Gerard (and anyone else interested in Highsmith's biogrpahy) --

I recommend the Andrew Wilson's biography of Highsmith, A BEAUTIFUL SHADOW. Avoid the Schenkar 2009 biography - it's a lurid prejudicial tabloid style peek-a-boo into Highsmith's love life and personal traumas more and it's BADLY written too. Schenkar doesn't like Highsmith or her books and it shows. In Wilson's biography you know that he admires Highsmith as a writer first and foremost regardless of her messy personal life.

Nick Jones (Louis XIV, the Sun King) said...

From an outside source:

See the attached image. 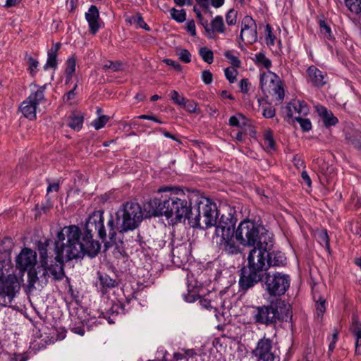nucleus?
Instances as JSON below:
<instances>
[{"label": "nucleus", "instance_id": "a19ab883", "mask_svg": "<svg viewBox=\"0 0 361 361\" xmlns=\"http://www.w3.org/2000/svg\"><path fill=\"white\" fill-rule=\"evenodd\" d=\"M122 63L119 61H108L104 66V69H110L113 72L119 71L121 69Z\"/></svg>", "mask_w": 361, "mask_h": 361}, {"label": "nucleus", "instance_id": "7c9ffc66", "mask_svg": "<svg viewBox=\"0 0 361 361\" xmlns=\"http://www.w3.org/2000/svg\"><path fill=\"white\" fill-rule=\"evenodd\" d=\"M75 66L76 61L74 56L68 58L66 61V80H69L71 79L73 73L75 71Z\"/></svg>", "mask_w": 361, "mask_h": 361}, {"label": "nucleus", "instance_id": "b1692460", "mask_svg": "<svg viewBox=\"0 0 361 361\" xmlns=\"http://www.w3.org/2000/svg\"><path fill=\"white\" fill-rule=\"evenodd\" d=\"M68 126L71 129L79 131L82 128L84 122V115L82 112L74 111L68 116Z\"/></svg>", "mask_w": 361, "mask_h": 361}, {"label": "nucleus", "instance_id": "c03bdc74", "mask_svg": "<svg viewBox=\"0 0 361 361\" xmlns=\"http://www.w3.org/2000/svg\"><path fill=\"white\" fill-rule=\"evenodd\" d=\"M265 31L267 32V37H266L267 44L273 46L274 44V40L276 39V37L272 33V28L269 24H267L266 27H265Z\"/></svg>", "mask_w": 361, "mask_h": 361}, {"label": "nucleus", "instance_id": "0eeeda50", "mask_svg": "<svg viewBox=\"0 0 361 361\" xmlns=\"http://www.w3.org/2000/svg\"><path fill=\"white\" fill-rule=\"evenodd\" d=\"M285 307L283 301H279L276 303H271L269 305H262L255 307L253 319L255 322L258 324L266 326L275 325L277 322L283 320V317L279 311Z\"/></svg>", "mask_w": 361, "mask_h": 361}, {"label": "nucleus", "instance_id": "79ce46f5", "mask_svg": "<svg viewBox=\"0 0 361 361\" xmlns=\"http://www.w3.org/2000/svg\"><path fill=\"white\" fill-rule=\"evenodd\" d=\"M225 76L226 79L231 82L233 83L236 80V76L238 75V71L235 68H226L224 71Z\"/></svg>", "mask_w": 361, "mask_h": 361}, {"label": "nucleus", "instance_id": "6e6552de", "mask_svg": "<svg viewBox=\"0 0 361 361\" xmlns=\"http://www.w3.org/2000/svg\"><path fill=\"white\" fill-rule=\"evenodd\" d=\"M12 266L9 259H0V290L10 298H14L20 290V283L17 277L10 273Z\"/></svg>", "mask_w": 361, "mask_h": 361}, {"label": "nucleus", "instance_id": "bb28decb", "mask_svg": "<svg viewBox=\"0 0 361 361\" xmlns=\"http://www.w3.org/2000/svg\"><path fill=\"white\" fill-rule=\"evenodd\" d=\"M173 261L175 262V257H177L180 261L186 259L187 257V247L185 244H180L172 249Z\"/></svg>", "mask_w": 361, "mask_h": 361}, {"label": "nucleus", "instance_id": "4468645a", "mask_svg": "<svg viewBox=\"0 0 361 361\" xmlns=\"http://www.w3.org/2000/svg\"><path fill=\"white\" fill-rule=\"evenodd\" d=\"M240 39L246 44H252L257 42V24L251 16H246L242 20Z\"/></svg>", "mask_w": 361, "mask_h": 361}, {"label": "nucleus", "instance_id": "58836bf2", "mask_svg": "<svg viewBox=\"0 0 361 361\" xmlns=\"http://www.w3.org/2000/svg\"><path fill=\"white\" fill-rule=\"evenodd\" d=\"M109 121V117L108 116L103 115L94 120L92 125L96 130H99L104 127Z\"/></svg>", "mask_w": 361, "mask_h": 361}, {"label": "nucleus", "instance_id": "f257e3e1", "mask_svg": "<svg viewBox=\"0 0 361 361\" xmlns=\"http://www.w3.org/2000/svg\"><path fill=\"white\" fill-rule=\"evenodd\" d=\"M236 240L243 246L252 247L246 265L240 269V290L246 292L262 281L268 272L267 249L271 246V233L261 224L251 220L240 223L235 233Z\"/></svg>", "mask_w": 361, "mask_h": 361}, {"label": "nucleus", "instance_id": "20e7f679", "mask_svg": "<svg viewBox=\"0 0 361 361\" xmlns=\"http://www.w3.org/2000/svg\"><path fill=\"white\" fill-rule=\"evenodd\" d=\"M144 219L142 208L137 202L130 201L123 204L111 215L107 222L109 241L105 243V250L116 244L117 233H124L135 230Z\"/></svg>", "mask_w": 361, "mask_h": 361}, {"label": "nucleus", "instance_id": "423d86ee", "mask_svg": "<svg viewBox=\"0 0 361 361\" xmlns=\"http://www.w3.org/2000/svg\"><path fill=\"white\" fill-rule=\"evenodd\" d=\"M195 205L189 216L188 224L192 228L207 229L214 226L218 217L217 207L209 199L200 200L197 195Z\"/></svg>", "mask_w": 361, "mask_h": 361}, {"label": "nucleus", "instance_id": "5701e85b", "mask_svg": "<svg viewBox=\"0 0 361 361\" xmlns=\"http://www.w3.org/2000/svg\"><path fill=\"white\" fill-rule=\"evenodd\" d=\"M98 275L99 281V288L103 295L107 293L110 289L118 286V282L106 274L98 272Z\"/></svg>", "mask_w": 361, "mask_h": 361}, {"label": "nucleus", "instance_id": "ea45409f", "mask_svg": "<svg viewBox=\"0 0 361 361\" xmlns=\"http://www.w3.org/2000/svg\"><path fill=\"white\" fill-rule=\"evenodd\" d=\"M224 56L229 60L233 68H238L240 67L241 61L237 56H233L230 51H226Z\"/></svg>", "mask_w": 361, "mask_h": 361}, {"label": "nucleus", "instance_id": "3c124183", "mask_svg": "<svg viewBox=\"0 0 361 361\" xmlns=\"http://www.w3.org/2000/svg\"><path fill=\"white\" fill-rule=\"evenodd\" d=\"M202 81L206 84L209 85L212 83L213 80L212 73L209 70H204L202 72Z\"/></svg>", "mask_w": 361, "mask_h": 361}, {"label": "nucleus", "instance_id": "338daca9", "mask_svg": "<svg viewBox=\"0 0 361 361\" xmlns=\"http://www.w3.org/2000/svg\"><path fill=\"white\" fill-rule=\"evenodd\" d=\"M228 123L233 127H240V122L237 116H232L229 118Z\"/></svg>", "mask_w": 361, "mask_h": 361}, {"label": "nucleus", "instance_id": "0e129e2a", "mask_svg": "<svg viewBox=\"0 0 361 361\" xmlns=\"http://www.w3.org/2000/svg\"><path fill=\"white\" fill-rule=\"evenodd\" d=\"M158 131L161 132L166 137L171 138V139H172V140H173L180 143V141L178 139H177L176 137V136L172 135L171 133H169V132H168V131H166V130H164L162 128H159Z\"/></svg>", "mask_w": 361, "mask_h": 361}, {"label": "nucleus", "instance_id": "dca6fc26", "mask_svg": "<svg viewBox=\"0 0 361 361\" xmlns=\"http://www.w3.org/2000/svg\"><path fill=\"white\" fill-rule=\"evenodd\" d=\"M164 200V194L159 198L154 197L146 202L143 205V215L145 218L152 216H164L165 209L164 208L163 201Z\"/></svg>", "mask_w": 361, "mask_h": 361}, {"label": "nucleus", "instance_id": "f3484780", "mask_svg": "<svg viewBox=\"0 0 361 361\" xmlns=\"http://www.w3.org/2000/svg\"><path fill=\"white\" fill-rule=\"evenodd\" d=\"M274 243L273 234L271 233V246L267 249L268 252H267L269 255L267 257L268 269L271 267L283 266L286 261V257L284 253L279 250H273Z\"/></svg>", "mask_w": 361, "mask_h": 361}, {"label": "nucleus", "instance_id": "864d4df0", "mask_svg": "<svg viewBox=\"0 0 361 361\" xmlns=\"http://www.w3.org/2000/svg\"><path fill=\"white\" fill-rule=\"evenodd\" d=\"M28 63L30 73L32 74V75H34L35 73V69H37L39 63L36 59L30 56L28 58Z\"/></svg>", "mask_w": 361, "mask_h": 361}, {"label": "nucleus", "instance_id": "f03ea898", "mask_svg": "<svg viewBox=\"0 0 361 361\" xmlns=\"http://www.w3.org/2000/svg\"><path fill=\"white\" fill-rule=\"evenodd\" d=\"M103 214L102 210L92 212L86 220L83 232L76 225L66 226L57 232L56 237L65 245L69 259H80L85 255L91 258L97 256L100 252L101 244L93 239L95 234L104 244L108 243Z\"/></svg>", "mask_w": 361, "mask_h": 361}, {"label": "nucleus", "instance_id": "5fc2aeb1", "mask_svg": "<svg viewBox=\"0 0 361 361\" xmlns=\"http://www.w3.org/2000/svg\"><path fill=\"white\" fill-rule=\"evenodd\" d=\"M12 361H27L29 359L27 353L11 354Z\"/></svg>", "mask_w": 361, "mask_h": 361}, {"label": "nucleus", "instance_id": "7ed1b4c3", "mask_svg": "<svg viewBox=\"0 0 361 361\" xmlns=\"http://www.w3.org/2000/svg\"><path fill=\"white\" fill-rule=\"evenodd\" d=\"M37 251L39 255L40 266L27 273L30 287H33L36 282L43 286L48 283L51 275L54 280H61L64 276V259H69L66 247L57 237L54 239H46L37 243Z\"/></svg>", "mask_w": 361, "mask_h": 361}, {"label": "nucleus", "instance_id": "aec40b11", "mask_svg": "<svg viewBox=\"0 0 361 361\" xmlns=\"http://www.w3.org/2000/svg\"><path fill=\"white\" fill-rule=\"evenodd\" d=\"M99 18V10L96 6L92 5L85 13V18L90 26V31L94 35L99 28L98 20Z\"/></svg>", "mask_w": 361, "mask_h": 361}, {"label": "nucleus", "instance_id": "de8ad7c7", "mask_svg": "<svg viewBox=\"0 0 361 361\" xmlns=\"http://www.w3.org/2000/svg\"><path fill=\"white\" fill-rule=\"evenodd\" d=\"M262 109H263L262 114L265 118H271L274 117V116L276 114V110L272 106H271L270 104H268L267 106H263Z\"/></svg>", "mask_w": 361, "mask_h": 361}, {"label": "nucleus", "instance_id": "c9c22d12", "mask_svg": "<svg viewBox=\"0 0 361 361\" xmlns=\"http://www.w3.org/2000/svg\"><path fill=\"white\" fill-rule=\"evenodd\" d=\"M56 58V54L48 51V57L46 64L44 66V69L47 70L49 68L56 69L58 66Z\"/></svg>", "mask_w": 361, "mask_h": 361}, {"label": "nucleus", "instance_id": "412c9836", "mask_svg": "<svg viewBox=\"0 0 361 361\" xmlns=\"http://www.w3.org/2000/svg\"><path fill=\"white\" fill-rule=\"evenodd\" d=\"M316 110L326 128L336 126L338 123V118L334 116L331 111L328 110L325 106H317Z\"/></svg>", "mask_w": 361, "mask_h": 361}, {"label": "nucleus", "instance_id": "774afa93", "mask_svg": "<svg viewBox=\"0 0 361 361\" xmlns=\"http://www.w3.org/2000/svg\"><path fill=\"white\" fill-rule=\"evenodd\" d=\"M0 361H12L11 354L6 352L0 353Z\"/></svg>", "mask_w": 361, "mask_h": 361}, {"label": "nucleus", "instance_id": "a18cd8bd", "mask_svg": "<svg viewBox=\"0 0 361 361\" xmlns=\"http://www.w3.org/2000/svg\"><path fill=\"white\" fill-rule=\"evenodd\" d=\"M13 298H10L6 293L0 290V307L8 306Z\"/></svg>", "mask_w": 361, "mask_h": 361}, {"label": "nucleus", "instance_id": "8fccbe9b", "mask_svg": "<svg viewBox=\"0 0 361 361\" xmlns=\"http://www.w3.org/2000/svg\"><path fill=\"white\" fill-rule=\"evenodd\" d=\"M178 55L179 59L184 63H189L191 61V54L187 49H181Z\"/></svg>", "mask_w": 361, "mask_h": 361}, {"label": "nucleus", "instance_id": "2eb2a0df", "mask_svg": "<svg viewBox=\"0 0 361 361\" xmlns=\"http://www.w3.org/2000/svg\"><path fill=\"white\" fill-rule=\"evenodd\" d=\"M37 262V253L30 248L25 247L16 257V268L20 271L32 270Z\"/></svg>", "mask_w": 361, "mask_h": 361}, {"label": "nucleus", "instance_id": "f8f14e48", "mask_svg": "<svg viewBox=\"0 0 361 361\" xmlns=\"http://www.w3.org/2000/svg\"><path fill=\"white\" fill-rule=\"evenodd\" d=\"M46 85L40 86L35 92L30 93L26 100L23 102L20 109L25 117L30 120L36 118L37 106L43 101H45L44 90Z\"/></svg>", "mask_w": 361, "mask_h": 361}, {"label": "nucleus", "instance_id": "e2e57ef3", "mask_svg": "<svg viewBox=\"0 0 361 361\" xmlns=\"http://www.w3.org/2000/svg\"><path fill=\"white\" fill-rule=\"evenodd\" d=\"M293 162L295 167L298 169H300L301 167H305L304 161L298 155H295L293 159Z\"/></svg>", "mask_w": 361, "mask_h": 361}, {"label": "nucleus", "instance_id": "6ab92c4d", "mask_svg": "<svg viewBox=\"0 0 361 361\" xmlns=\"http://www.w3.org/2000/svg\"><path fill=\"white\" fill-rule=\"evenodd\" d=\"M307 80L314 87H321L326 84L324 80L326 74L314 66H310L307 70Z\"/></svg>", "mask_w": 361, "mask_h": 361}, {"label": "nucleus", "instance_id": "603ef678", "mask_svg": "<svg viewBox=\"0 0 361 361\" xmlns=\"http://www.w3.org/2000/svg\"><path fill=\"white\" fill-rule=\"evenodd\" d=\"M347 138L349 142L361 152V140L355 135Z\"/></svg>", "mask_w": 361, "mask_h": 361}, {"label": "nucleus", "instance_id": "052dcab7", "mask_svg": "<svg viewBox=\"0 0 361 361\" xmlns=\"http://www.w3.org/2000/svg\"><path fill=\"white\" fill-rule=\"evenodd\" d=\"M164 62L169 66H173L176 70L180 71L181 66L178 61H173L172 59H166L164 60Z\"/></svg>", "mask_w": 361, "mask_h": 361}, {"label": "nucleus", "instance_id": "49530a36", "mask_svg": "<svg viewBox=\"0 0 361 361\" xmlns=\"http://www.w3.org/2000/svg\"><path fill=\"white\" fill-rule=\"evenodd\" d=\"M171 99L175 104L181 106H183V103L185 101V99L182 95H180L176 90L171 91Z\"/></svg>", "mask_w": 361, "mask_h": 361}, {"label": "nucleus", "instance_id": "393cba45", "mask_svg": "<svg viewBox=\"0 0 361 361\" xmlns=\"http://www.w3.org/2000/svg\"><path fill=\"white\" fill-rule=\"evenodd\" d=\"M124 307L125 305L123 304H114L108 312L106 313L102 312L99 316V318L101 319L102 315V318L106 319L109 324H114V321L111 316H114V314L116 316L118 315L120 313V310L122 313H125Z\"/></svg>", "mask_w": 361, "mask_h": 361}, {"label": "nucleus", "instance_id": "c756f323", "mask_svg": "<svg viewBox=\"0 0 361 361\" xmlns=\"http://www.w3.org/2000/svg\"><path fill=\"white\" fill-rule=\"evenodd\" d=\"M320 32L323 37L329 40L334 39V35L329 25L325 20L319 21Z\"/></svg>", "mask_w": 361, "mask_h": 361}, {"label": "nucleus", "instance_id": "6e6d98bb", "mask_svg": "<svg viewBox=\"0 0 361 361\" xmlns=\"http://www.w3.org/2000/svg\"><path fill=\"white\" fill-rule=\"evenodd\" d=\"M250 86V83L249 82L248 79L244 78L240 80V88L242 92L247 93L249 91Z\"/></svg>", "mask_w": 361, "mask_h": 361}, {"label": "nucleus", "instance_id": "e433bc0d", "mask_svg": "<svg viewBox=\"0 0 361 361\" xmlns=\"http://www.w3.org/2000/svg\"><path fill=\"white\" fill-rule=\"evenodd\" d=\"M354 334L356 336L355 353L361 355V324L355 325L354 329Z\"/></svg>", "mask_w": 361, "mask_h": 361}, {"label": "nucleus", "instance_id": "4be33fe9", "mask_svg": "<svg viewBox=\"0 0 361 361\" xmlns=\"http://www.w3.org/2000/svg\"><path fill=\"white\" fill-rule=\"evenodd\" d=\"M234 236H221L219 242L221 249L228 255H236L240 252L239 247L233 240Z\"/></svg>", "mask_w": 361, "mask_h": 361}, {"label": "nucleus", "instance_id": "f704fd0d", "mask_svg": "<svg viewBox=\"0 0 361 361\" xmlns=\"http://www.w3.org/2000/svg\"><path fill=\"white\" fill-rule=\"evenodd\" d=\"M255 62L256 64L262 65L267 69L271 66V60L267 58L265 54L262 52H259L255 55Z\"/></svg>", "mask_w": 361, "mask_h": 361}, {"label": "nucleus", "instance_id": "2f4dec72", "mask_svg": "<svg viewBox=\"0 0 361 361\" xmlns=\"http://www.w3.org/2000/svg\"><path fill=\"white\" fill-rule=\"evenodd\" d=\"M345 4L353 13H361V0H345Z\"/></svg>", "mask_w": 361, "mask_h": 361}, {"label": "nucleus", "instance_id": "9b49d317", "mask_svg": "<svg viewBox=\"0 0 361 361\" xmlns=\"http://www.w3.org/2000/svg\"><path fill=\"white\" fill-rule=\"evenodd\" d=\"M274 345L273 339L264 335L258 340L251 350V355L257 361H279V357L275 354Z\"/></svg>", "mask_w": 361, "mask_h": 361}, {"label": "nucleus", "instance_id": "680f3d73", "mask_svg": "<svg viewBox=\"0 0 361 361\" xmlns=\"http://www.w3.org/2000/svg\"><path fill=\"white\" fill-rule=\"evenodd\" d=\"M199 299H200L199 302L202 307L207 309V310L212 308L210 300L205 298H201V297H199Z\"/></svg>", "mask_w": 361, "mask_h": 361}, {"label": "nucleus", "instance_id": "72a5a7b5", "mask_svg": "<svg viewBox=\"0 0 361 361\" xmlns=\"http://www.w3.org/2000/svg\"><path fill=\"white\" fill-rule=\"evenodd\" d=\"M199 54L204 62L209 64H211L213 62L214 54L212 51L209 49L207 47H204L200 48L199 50Z\"/></svg>", "mask_w": 361, "mask_h": 361}, {"label": "nucleus", "instance_id": "cd10ccee", "mask_svg": "<svg viewBox=\"0 0 361 361\" xmlns=\"http://www.w3.org/2000/svg\"><path fill=\"white\" fill-rule=\"evenodd\" d=\"M314 300L316 302V314L318 317H322L326 311V300L320 295H313Z\"/></svg>", "mask_w": 361, "mask_h": 361}, {"label": "nucleus", "instance_id": "bf43d9fd", "mask_svg": "<svg viewBox=\"0 0 361 361\" xmlns=\"http://www.w3.org/2000/svg\"><path fill=\"white\" fill-rule=\"evenodd\" d=\"M135 22H136L137 25L142 28L145 29L146 30H149V27L147 24L144 21L142 16H139L135 18Z\"/></svg>", "mask_w": 361, "mask_h": 361}, {"label": "nucleus", "instance_id": "1a4fd4ad", "mask_svg": "<svg viewBox=\"0 0 361 361\" xmlns=\"http://www.w3.org/2000/svg\"><path fill=\"white\" fill-rule=\"evenodd\" d=\"M264 286L271 296L284 295L290 286V279L288 274L281 272L267 273L264 275Z\"/></svg>", "mask_w": 361, "mask_h": 361}, {"label": "nucleus", "instance_id": "69168bd1", "mask_svg": "<svg viewBox=\"0 0 361 361\" xmlns=\"http://www.w3.org/2000/svg\"><path fill=\"white\" fill-rule=\"evenodd\" d=\"M301 178L303 180V181L309 186L310 187L311 185H312V181H311V179L308 175V173H307L306 171H302V173H301Z\"/></svg>", "mask_w": 361, "mask_h": 361}, {"label": "nucleus", "instance_id": "4d7b16f0", "mask_svg": "<svg viewBox=\"0 0 361 361\" xmlns=\"http://www.w3.org/2000/svg\"><path fill=\"white\" fill-rule=\"evenodd\" d=\"M199 297L200 296H198L194 291H188L187 295H184V299L188 302H192L199 298Z\"/></svg>", "mask_w": 361, "mask_h": 361}, {"label": "nucleus", "instance_id": "13d9d810", "mask_svg": "<svg viewBox=\"0 0 361 361\" xmlns=\"http://www.w3.org/2000/svg\"><path fill=\"white\" fill-rule=\"evenodd\" d=\"M186 30L192 36L196 35L195 24L193 20H189L186 25Z\"/></svg>", "mask_w": 361, "mask_h": 361}, {"label": "nucleus", "instance_id": "9d476101", "mask_svg": "<svg viewBox=\"0 0 361 361\" xmlns=\"http://www.w3.org/2000/svg\"><path fill=\"white\" fill-rule=\"evenodd\" d=\"M260 87L264 94H269L279 102L284 99L285 92L282 81L279 77L271 71L263 73L260 76Z\"/></svg>", "mask_w": 361, "mask_h": 361}, {"label": "nucleus", "instance_id": "c85d7f7f", "mask_svg": "<svg viewBox=\"0 0 361 361\" xmlns=\"http://www.w3.org/2000/svg\"><path fill=\"white\" fill-rule=\"evenodd\" d=\"M264 143L267 148L269 150H275L276 144L273 137V132L268 129L264 133Z\"/></svg>", "mask_w": 361, "mask_h": 361}, {"label": "nucleus", "instance_id": "39448f33", "mask_svg": "<svg viewBox=\"0 0 361 361\" xmlns=\"http://www.w3.org/2000/svg\"><path fill=\"white\" fill-rule=\"evenodd\" d=\"M158 192H164V216L167 219L174 217L176 221L180 223L189 220L196 194L185 192L178 187H165L159 189Z\"/></svg>", "mask_w": 361, "mask_h": 361}, {"label": "nucleus", "instance_id": "ddd939ff", "mask_svg": "<svg viewBox=\"0 0 361 361\" xmlns=\"http://www.w3.org/2000/svg\"><path fill=\"white\" fill-rule=\"evenodd\" d=\"M237 219L231 212L223 214L216 225V230L214 235L217 237L221 236H234L236 233L235 224Z\"/></svg>", "mask_w": 361, "mask_h": 361}, {"label": "nucleus", "instance_id": "a878e982", "mask_svg": "<svg viewBox=\"0 0 361 361\" xmlns=\"http://www.w3.org/2000/svg\"><path fill=\"white\" fill-rule=\"evenodd\" d=\"M225 31V25L222 16H216L211 23L210 35H213L215 32L218 33H224ZM211 37V35H209Z\"/></svg>", "mask_w": 361, "mask_h": 361}, {"label": "nucleus", "instance_id": "a211bd4d", "mask_svg": "<svg viewBox=\"0 0 361 361\" xmlns=\"http://www.w3.org/2000/svg\"><path fill=\"white\" fill-rule=\"evenodd\" d=\"M287 111V117L288 118H293L295 114L300 116H306L309 114V106L307 103L302 100L293 99L288 104L286 107Z\"/></svg>", "mask_w": 361, "mask_h": 361}, {"label": "nucleus", "instance_id": "473e14b6", "mask_svg": "<svg viewBox=\"0 0 361 361\" xmlns=\"http://www.w3.org/2000/svg\"><path fill=\"white\" fill-rule=\"evenodd\" d=\"M171 18L178 23H183L186 20V12L184 9L177 10L173 8L170 10Z\"/></svg>", "mask_w": 361, "mask_h": 361}, {"label": "nucleus", "instance_id": "4c0bfd02", "mask_svg": "<svg viewBox=\"0 0 361 361\" xmlns=\"http://www.w3.org/2000/svg\"><path fill=\"white\" fill-rule=\"evenodd\" d=\"M302 116H298L294 117V120L299 123L300 128L303 131L307 132L312 129V123L308 118L302 117Z\"/></svg>", "mask_w": 361, "mask_h": 361}, {"label": "nucleus", "instance_id": "37998d69", "mask_svg": "<svg viewBox=\"0 0 361 361\" xmlns=\"http://www.w3.org/2000/svg\"><path fill=\"white\" fill-rule=\"evenodd\" d=\"M226 20L228 25H233L237 20V11L233 8L230 9L226 15Z\"/></svg>", "mask_w": 361, "mask_h": 361}, {"label": "nucleus", "instance_id": "09e8293b", "mask_svg": "<svg viewBox=\"0 0 361 361\" xmlns=\"http://www.w3.org/2000/svg\"><path fill=\"white\" fill-rule=\"evenodd\" d=\"M183 106L190 113H195L197 111V103L193 100L185 99Z\"/></svg>", "mask_w": 361, "mask_h": 361}]
</instances>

I'd recommend Beautiful Shadow too; I refer to it all the time when I'm writing about Highsmith (which I seem to do quite a lot).

Charlieopera said...

I'm a huge Highsmith fan ... and I highly recommend this particular bio of her, the Talented Miss Highsmith by Joan Schenkar.

Kelly Robinson said...

Small g is one I haven't read yet. It might seem odd to not have read all the books of an author I call a favorite, but I like her so much, I dread coming to the end of her. I dole them out, reading one or two a year, but often re-reading the ones I like most.

I'm not that surprised that the short stories aren't pleasing most people. I think they're her weakest work.

I sort of regret not tackling one of her better books, but I thought they'd be well covered!

Gerard said...

it's a lurid prejudicial tabloid style peek-a-boo into Highsmith's love life and personal traumas

That's exactly why I picked it out.

Sergio (Tipping My Fedora) said...

I have only read some of the short stories but certainly found them much less memorable than the best of the novels - thanks also for organising the celebration of her work Patti, really worth doing.

Todd Mason said...

My own review of THE PRICE OF SALT and Meaker's SPRING FIRE remains one of my favorites I've done for this exercise...if the one most crying for (mostly syntactic) revision!